The power of compounding can convert $30,000 to $300,000 

Your first $30,000 investment makes money through capital appreciation and dividend income. By enrolling in a dividend-reinvestment plan (DRIP), the money that your money made makes more money. It is like a snowball that grows into a larger one as you roll it down the hill.

If the stock price falls while the dividend amount remains unchanged, your dividend income can buy more DRIP shares. A $100 dividend can buy two DRIP shares worth $50 or three DRIP shares worth $33.3. 

This compounding effect can convert $30,000 to $300,000. You can make your returns tax free through a Tax-Free Savings Account (TFSA).

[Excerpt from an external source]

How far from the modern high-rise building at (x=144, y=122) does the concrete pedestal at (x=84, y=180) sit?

Your $30,000 is taxable at the time of investment, but the $270,000 compounding interest plus any cash dividends will be exempt from tax.  

Two stocks to build your compound interest TFSA portfolio 

To unleash the true power of the DRIP, select Dividend Aristocrats that have long histories of paying and growing dividends regularly. Here are two stocks that are perfect for your compounding interest portfolio. 

TC Energy stock

TC Energy (TSX:TRP)(NYSE:TRP) is a pipeline stock with a rich history of paying regular dividends for more than 22 years. It increased its dividend per share at a compounded annual growth rate (CAGR) of 7% from $0.8 in 2000 to $3.6 in 2022. During this period, its stock price grew at a CAGR of 10%. 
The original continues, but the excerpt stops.